Результаты налицо: вся страна – под неусыпным контролем; к любому прохожему на улице может внезапно подойти милиционер и поинтересоваться, куда тот следует и зачем. И если что не так – отправить в один из «лагерей перевоспитания», где сегодня, по самым скромным оценкам, находятся свыше ста тысяч северокорейцев. В сегодняшней КНДР никому из рядовых граждан не позволено иметь персональный компьютер, да и домашним телефоном могут похвастаться лишь пятеро из ста. Тоталитарный режим и сверхцентрализация в сочетании с непрекращающейся засухой привели к голоду, продолжающемуся уже пятый год и унесшему не менее двух миллионов жизней.
Катастрофическая ситуация в экономике вынудила северокорейское руководство пойти на беспрецедентный шаг – начать широкомасштабные реформы.
Коммунисты за шоковую терапию
Северная Корея – едва ли не самая закрытая страна современного мира. Иностранные корреспонденты попадают сюда лишь изредка; сотрудники международных гуманитарных организаций, работающие в Пхеньяне (чтобы хоть как-то прокормить своих граждан, Северная Корея уже несколько лет вынуждена принимать гуманитарную помощь от других стран), связаны обязательством не общаться с прессой. И тем не менее в середине июля зарубежным информационным агентствам удалось узнать, что в Корее происходит нечто невероятное: отменена карточная система, предприятия переводятся на самоокупаемость, произведена девальвация национальной валюты. Все это явилось полной неожиданностью – в том числе и для самих граждан страны.
Прежде северокорейцы практически не имели дела с деньгами: зарплата (средний заработок гражданина КНДР составлял около ста вон) была скорее символом – чем больше оклад, тем выше общественный статус. Существовал и официальный валютный курс: 2,15 воны были приравнены к одному доллару, однако увидеть иностранные дензнаки, не подвергаясь опасности ареста, жители страны могли лишь в музее. Сегодня деньги стали реальностью: один доллар стоит 150 вон – почти как на черном рынке.
Взлетели и цены: на транспорт, топливо и, главное, на рис – основную пищу корейцев. Раньше килограмм риса стоил 0,8 воны; купить его, однако, можно было только по карточкам. За короткое время зарплата возросла в среднем в двадцать раз, а цены на рис – почти в пятьдесят (государство покупает его за 40 вон, а продает за 44). Сюрпризы множились день ото дня: обнаружив под дверями своих квартир квитанции на оплату жилья, электричества и воды, жители столицы и других городов поняли, что эпоха «распределительного социализма» миновала. Было объявлено и о повышении окладов: государственным чиновникам – до двух тысяч в месяц, а шахтерам – даже до шести.

Что требуется:
**1.** Пожалуйста, найдите все строки, где встречается слово «feet», и перепишите их.
**2.** Продолжите текст о реформах в Северной Корее, начиная сразу после его последнего предложения.

Фрагменты строк:
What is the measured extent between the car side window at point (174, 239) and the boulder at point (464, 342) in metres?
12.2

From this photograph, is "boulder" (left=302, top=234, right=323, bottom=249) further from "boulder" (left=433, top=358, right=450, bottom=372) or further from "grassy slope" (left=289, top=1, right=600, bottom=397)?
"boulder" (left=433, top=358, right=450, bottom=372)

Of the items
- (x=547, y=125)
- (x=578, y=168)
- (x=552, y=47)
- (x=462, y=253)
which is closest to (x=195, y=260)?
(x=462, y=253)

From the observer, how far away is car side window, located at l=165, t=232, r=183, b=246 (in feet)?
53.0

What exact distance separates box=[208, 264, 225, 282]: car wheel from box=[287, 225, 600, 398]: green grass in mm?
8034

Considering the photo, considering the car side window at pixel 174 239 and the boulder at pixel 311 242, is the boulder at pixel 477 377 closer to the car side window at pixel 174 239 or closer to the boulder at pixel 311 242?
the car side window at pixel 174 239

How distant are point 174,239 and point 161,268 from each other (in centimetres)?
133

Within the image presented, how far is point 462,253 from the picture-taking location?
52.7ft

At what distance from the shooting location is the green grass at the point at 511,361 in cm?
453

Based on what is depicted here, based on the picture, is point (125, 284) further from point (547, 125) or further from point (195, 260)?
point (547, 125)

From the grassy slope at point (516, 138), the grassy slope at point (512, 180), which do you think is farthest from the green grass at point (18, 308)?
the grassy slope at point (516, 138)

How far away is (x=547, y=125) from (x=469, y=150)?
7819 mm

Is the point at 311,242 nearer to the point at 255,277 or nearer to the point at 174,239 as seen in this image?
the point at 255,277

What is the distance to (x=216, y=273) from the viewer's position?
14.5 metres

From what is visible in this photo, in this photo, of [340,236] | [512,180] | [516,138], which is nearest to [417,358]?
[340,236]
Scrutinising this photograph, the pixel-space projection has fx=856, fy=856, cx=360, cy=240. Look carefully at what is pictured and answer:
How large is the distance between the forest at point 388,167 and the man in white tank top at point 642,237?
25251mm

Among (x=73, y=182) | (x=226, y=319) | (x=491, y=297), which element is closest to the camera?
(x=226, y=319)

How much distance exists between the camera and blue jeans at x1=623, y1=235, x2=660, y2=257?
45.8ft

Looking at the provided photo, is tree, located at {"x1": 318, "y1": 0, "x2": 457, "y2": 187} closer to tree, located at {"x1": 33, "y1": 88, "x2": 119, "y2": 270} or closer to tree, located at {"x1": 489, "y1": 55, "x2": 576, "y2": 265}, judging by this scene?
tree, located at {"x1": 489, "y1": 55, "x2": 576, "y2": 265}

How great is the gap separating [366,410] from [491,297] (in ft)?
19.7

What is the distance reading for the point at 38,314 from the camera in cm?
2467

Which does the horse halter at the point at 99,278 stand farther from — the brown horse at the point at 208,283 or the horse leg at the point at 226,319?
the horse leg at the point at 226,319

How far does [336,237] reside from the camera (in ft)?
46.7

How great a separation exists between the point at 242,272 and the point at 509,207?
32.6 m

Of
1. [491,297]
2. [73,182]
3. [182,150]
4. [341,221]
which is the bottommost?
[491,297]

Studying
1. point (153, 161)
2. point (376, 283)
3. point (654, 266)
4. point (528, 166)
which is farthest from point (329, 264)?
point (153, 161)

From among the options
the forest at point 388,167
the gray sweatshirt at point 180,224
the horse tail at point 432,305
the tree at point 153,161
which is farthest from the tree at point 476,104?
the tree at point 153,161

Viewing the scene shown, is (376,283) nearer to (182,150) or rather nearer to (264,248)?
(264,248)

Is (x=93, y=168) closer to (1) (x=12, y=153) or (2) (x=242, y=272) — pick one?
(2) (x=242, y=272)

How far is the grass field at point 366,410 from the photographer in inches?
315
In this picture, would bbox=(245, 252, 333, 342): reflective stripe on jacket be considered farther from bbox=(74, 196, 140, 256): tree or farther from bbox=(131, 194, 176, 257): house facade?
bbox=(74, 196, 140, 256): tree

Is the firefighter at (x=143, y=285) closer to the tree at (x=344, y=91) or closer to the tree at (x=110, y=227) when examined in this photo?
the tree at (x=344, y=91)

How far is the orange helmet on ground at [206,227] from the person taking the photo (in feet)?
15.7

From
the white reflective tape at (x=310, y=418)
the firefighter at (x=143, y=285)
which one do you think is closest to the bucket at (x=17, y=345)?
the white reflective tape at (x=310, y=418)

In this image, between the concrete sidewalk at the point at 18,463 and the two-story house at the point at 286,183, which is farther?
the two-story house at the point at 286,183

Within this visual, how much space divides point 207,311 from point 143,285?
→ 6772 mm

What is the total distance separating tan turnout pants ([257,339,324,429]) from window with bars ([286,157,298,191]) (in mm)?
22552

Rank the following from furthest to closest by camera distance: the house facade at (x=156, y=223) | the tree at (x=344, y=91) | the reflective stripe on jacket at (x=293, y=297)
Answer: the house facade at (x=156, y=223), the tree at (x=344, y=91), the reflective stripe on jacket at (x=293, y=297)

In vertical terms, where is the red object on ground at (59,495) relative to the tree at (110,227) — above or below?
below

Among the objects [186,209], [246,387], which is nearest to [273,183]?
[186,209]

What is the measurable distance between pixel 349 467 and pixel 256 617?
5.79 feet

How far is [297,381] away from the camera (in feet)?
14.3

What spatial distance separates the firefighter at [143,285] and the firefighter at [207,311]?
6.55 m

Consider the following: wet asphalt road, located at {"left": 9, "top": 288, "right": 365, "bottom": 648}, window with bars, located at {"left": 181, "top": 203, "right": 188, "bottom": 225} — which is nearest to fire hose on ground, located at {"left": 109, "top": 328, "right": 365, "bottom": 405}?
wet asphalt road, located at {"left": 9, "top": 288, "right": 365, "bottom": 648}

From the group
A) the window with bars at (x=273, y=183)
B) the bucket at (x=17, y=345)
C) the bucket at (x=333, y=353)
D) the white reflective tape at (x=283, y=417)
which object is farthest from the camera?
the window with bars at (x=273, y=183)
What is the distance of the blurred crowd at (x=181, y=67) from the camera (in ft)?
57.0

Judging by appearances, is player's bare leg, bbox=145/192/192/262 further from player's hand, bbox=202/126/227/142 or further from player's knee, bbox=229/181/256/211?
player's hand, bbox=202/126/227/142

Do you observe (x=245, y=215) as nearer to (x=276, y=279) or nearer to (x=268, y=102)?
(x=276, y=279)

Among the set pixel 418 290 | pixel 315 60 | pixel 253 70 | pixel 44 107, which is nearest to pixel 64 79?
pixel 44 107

Ответы по заданиям:
**1.**
From the observer, how far away is car side window, located at l=165, t=232, r=183, b=246 (in feet)?
How far is the orange helmet on ground at [206,227] from the person taking the photo (in feet)?
5.79 feet
How far is [297,381] away from the camera (in feet)?

**2.**
Иностранные журналисты, оказавшиеся в тот момент в Пхеньяне, сообщали о тревоге, охватившей северокорейцев. Правда, власти поспешили объявить, что детские дошкольные учреждения, школьное образование и здравоохранение остаются бесплатными, а семьи без кормильца будут продолжать бесплатно получать продукты по талонам.
В начале июля на общенациональном совещании финансовых работников прозвучала новая директива: предприятия КНДР надлежит перевести на хозрасчет. Предприятиям и сельхозкооперативам было разрешено самостоятельно устанавливать цену на продукцию, заключать договоры о поставке сырья и комплектующих и использовать систему материального поощрения работников. Вскоре грянуло и вовсе немыслимое: оказывается, первоочередной задачей Пхеньяна является установление дипломатических отношений с японскими империалистами – теми самыми, которые почти полвека держали корейский народ в колониальном ярме, о чем официальная идеология не уставала напоминать.
От таких темпов оторопели даже видавшие виды западные эксперты. Северокорейский лидер и раньше, случалось, говорил о возможности реформ, равно как и о примирении с окружающим миром, надеясь добиться помощи и кредитов от богатых соседей, но с не меньшей легкостью возвращался к угрозам в адрес соседей и привычному наращиванию вооружений. Между тем японский премьер-министр Дзюнъитиро Коидзуми решился на беспрецедентный шаг – официальный визит в Пхеньян.
Намерения Ким Чен Ира вполне серьезны – это стало ясно, когда он принес официальные извинения за захват северокорейскими спецслужбами в 70–80-х годах 11 японцев (агенты тайной полиции похищали их в европейских странах и тайно переправляли в Пхеньян, где использовали как «интеллектуальных рабов», в частности как носителей языка при подготовке шпионских кадров) и пообещал отпустить на родину тех, кто остался в живых. Не остался в долгу и японский премьер: впервые на правительственном уровне была признана вина Японии за колониальное господство над Кореей в первой половине прошлого века (соответствующие извинения Южной Корее Япония принесла ранее). Историческое примирение состоялось, и, возвратившись на родину (визит состоялся в середине сентября), Коидзуми предложил президенту США исключить Северную Корею из числа стран, принадлежащих к «оси зла». На прошлой неделе в Пхеньяне побывал спецпосланник Буша Джеймс Келли.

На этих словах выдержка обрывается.